--- REQUIREMENTS ---
**A)** Using the text on Speaker Martin, answer these questions:
(i) Which newspaper's sketchwriter called him Gorbals Mick?
(ii) What did his secretary call him?
(iii) Whose son was Speaker Arthur Peel?
**B)** Write out the passage of the text on Speaker Martin, starting with "It hasn't helped" and going on through "Mr Speaker Martin.".

And critics there are aplenty, though none bases criticism on his origins. The Sun came closest, describing him as coming from the same chimp farm as Two Jags; Simon Hoggart, in The Guardian, compared him to a supply teacher in a sink school; Matthew Parris, of The Times, the most thoughtful and considered of the sketchwriters, saw him simply as "a drongo". The Independent's sketch had his face "red and throbbing like a haemorrhoid". That wasn't very nice, but it also crosses all class boundaries.

No, it was Quentin Letts of the Daily Mail who characterised him as Gorbals Mick, and the phrase, to judge by its appearance in other media, has caught on.

It hasn't helped Mr Martin's case that he sacked his secretary recently, it is understood, for failing to show sufficient respect. She called him Mr Martin. That was insufficiently respectful. He wanted to be called Speaker Martin. Or perhaps more correctly Mr Speaker Martin.

It's a peculiar formality in this man – and not because he's a former sheet metal worker – to insist on this almost 18th-century formality. He is the Speaker who has abandoned as many of the traditional trappings of the job as he can. The wig, the breeches, the remote and august position hovering above the Commons.

It took my politics master from school to point out the connection between his clothes and his behaviour. His refusal to don the old and peculiar costume is a sign of his particular refusal to put distance between himself and old friends on the backbenches. Because the most telling criticism of Speaker Martin has been his inability to ascend into the Elysium that Speakers have to ascend into. He's supposed to have left old acquaintance behind him. Dropped his old muckers. Thrown off his low associates. Emerged in a new state of being: impartial, scrupulously fair, a Speaker of the whole House

Here you go, a late 19th-century quote from Speaker Arthur Peel (son of the more famous Sir Robert): "I know how necessary it is for any man who aspires to fill that great office to lay aside all that is personal, all that is of party, all that savours of political predilection, and to subordinate everything to the great interests of the House at large."

Mr Martin didn't do it. After his election he continued to hang out in the corridors of the Commons and in the tea room. Unheard of. Old Labour members whom you would describe as anything other than "public school snobs" reported him fraternising and canoodling in a particularly unSpeakerlike way.

Last century, Speaker Horace Maybray King wanted to dine occasionally in the Members' dining room. And at the table reserved for the clerks, at that. No. A scandal. A delegation of senior members dissuaded him. Eat with MPs! Are you mad?

--- PROVIDED INFORMATION ---
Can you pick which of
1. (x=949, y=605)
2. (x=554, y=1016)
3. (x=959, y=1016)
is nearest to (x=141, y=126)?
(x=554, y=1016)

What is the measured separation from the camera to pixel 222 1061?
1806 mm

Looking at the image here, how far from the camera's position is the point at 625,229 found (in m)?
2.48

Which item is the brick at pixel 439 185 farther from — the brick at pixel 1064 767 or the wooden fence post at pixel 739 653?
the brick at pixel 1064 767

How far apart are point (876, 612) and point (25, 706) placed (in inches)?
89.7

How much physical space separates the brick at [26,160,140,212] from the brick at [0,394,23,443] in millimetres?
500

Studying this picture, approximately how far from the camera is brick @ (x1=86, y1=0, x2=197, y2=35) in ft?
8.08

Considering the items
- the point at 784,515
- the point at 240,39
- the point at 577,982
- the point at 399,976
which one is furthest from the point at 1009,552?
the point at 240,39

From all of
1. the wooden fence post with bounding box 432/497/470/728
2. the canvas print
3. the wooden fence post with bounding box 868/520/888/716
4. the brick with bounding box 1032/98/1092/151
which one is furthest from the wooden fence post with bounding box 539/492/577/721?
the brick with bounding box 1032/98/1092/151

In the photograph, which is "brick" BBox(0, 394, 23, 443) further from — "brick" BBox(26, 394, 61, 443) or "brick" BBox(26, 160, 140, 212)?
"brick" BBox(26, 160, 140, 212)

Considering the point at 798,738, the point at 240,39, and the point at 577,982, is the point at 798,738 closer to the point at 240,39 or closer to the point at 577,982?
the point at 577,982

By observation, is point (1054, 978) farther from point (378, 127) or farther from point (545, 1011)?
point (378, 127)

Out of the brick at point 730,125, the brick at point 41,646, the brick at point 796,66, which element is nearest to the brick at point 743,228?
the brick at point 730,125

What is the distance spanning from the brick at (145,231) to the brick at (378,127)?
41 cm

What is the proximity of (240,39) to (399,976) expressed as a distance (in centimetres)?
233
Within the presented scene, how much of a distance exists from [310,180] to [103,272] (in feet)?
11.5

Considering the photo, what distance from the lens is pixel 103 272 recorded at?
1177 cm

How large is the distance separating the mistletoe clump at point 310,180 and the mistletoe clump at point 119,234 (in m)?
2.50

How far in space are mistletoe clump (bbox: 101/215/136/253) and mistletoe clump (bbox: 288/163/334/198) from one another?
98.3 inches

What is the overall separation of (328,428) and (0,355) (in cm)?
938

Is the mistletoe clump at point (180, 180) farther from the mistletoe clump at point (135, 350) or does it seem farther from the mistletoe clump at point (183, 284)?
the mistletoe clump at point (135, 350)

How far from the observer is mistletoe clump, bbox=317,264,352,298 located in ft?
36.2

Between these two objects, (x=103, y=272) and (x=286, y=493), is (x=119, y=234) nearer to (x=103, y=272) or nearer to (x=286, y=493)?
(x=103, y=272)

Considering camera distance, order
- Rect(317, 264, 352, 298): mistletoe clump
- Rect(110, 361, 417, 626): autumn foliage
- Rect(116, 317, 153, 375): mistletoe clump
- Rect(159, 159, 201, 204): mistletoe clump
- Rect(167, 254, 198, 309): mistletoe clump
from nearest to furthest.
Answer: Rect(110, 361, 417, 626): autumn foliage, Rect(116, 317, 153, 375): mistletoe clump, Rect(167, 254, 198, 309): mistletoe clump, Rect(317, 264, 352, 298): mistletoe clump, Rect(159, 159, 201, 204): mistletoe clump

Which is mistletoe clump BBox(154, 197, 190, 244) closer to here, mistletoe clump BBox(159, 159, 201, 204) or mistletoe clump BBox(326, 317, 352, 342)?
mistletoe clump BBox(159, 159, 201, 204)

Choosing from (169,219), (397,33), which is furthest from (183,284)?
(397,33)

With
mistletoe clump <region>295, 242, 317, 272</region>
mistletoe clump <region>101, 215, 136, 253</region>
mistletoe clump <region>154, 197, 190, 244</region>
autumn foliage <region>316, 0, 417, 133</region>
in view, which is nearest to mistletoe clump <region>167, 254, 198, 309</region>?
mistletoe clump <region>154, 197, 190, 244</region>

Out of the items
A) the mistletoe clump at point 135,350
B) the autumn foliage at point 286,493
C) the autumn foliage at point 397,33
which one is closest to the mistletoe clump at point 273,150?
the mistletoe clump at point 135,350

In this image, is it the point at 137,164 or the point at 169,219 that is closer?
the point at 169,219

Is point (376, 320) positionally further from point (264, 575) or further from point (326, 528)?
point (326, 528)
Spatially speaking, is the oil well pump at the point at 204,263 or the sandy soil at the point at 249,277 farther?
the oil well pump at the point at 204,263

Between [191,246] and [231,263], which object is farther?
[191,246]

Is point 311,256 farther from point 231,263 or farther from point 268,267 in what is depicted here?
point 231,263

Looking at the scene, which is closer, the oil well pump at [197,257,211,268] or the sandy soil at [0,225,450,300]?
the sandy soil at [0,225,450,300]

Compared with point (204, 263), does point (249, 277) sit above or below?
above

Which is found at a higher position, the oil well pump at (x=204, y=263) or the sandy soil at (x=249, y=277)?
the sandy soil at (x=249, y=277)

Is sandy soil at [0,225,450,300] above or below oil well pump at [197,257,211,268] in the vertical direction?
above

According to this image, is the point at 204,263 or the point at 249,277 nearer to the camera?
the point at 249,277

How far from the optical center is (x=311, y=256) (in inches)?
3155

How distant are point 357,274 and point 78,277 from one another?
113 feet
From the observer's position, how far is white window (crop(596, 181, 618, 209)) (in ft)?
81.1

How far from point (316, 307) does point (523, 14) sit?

--- THE RESULTS ---
**A)**
(i) The Daily Mail
(ii) Mr Martin
(iii) Sir Robert

**B)**
It hasn't helped Mr Martin's case that he sacked his secretary recently, it is understood, for failing to show sufficient respect. She called him Mr Martin. That was insufficiently respectful. He wanted to be called Speaker Martin. Or perhaps more correctly Mr Speaker Martin.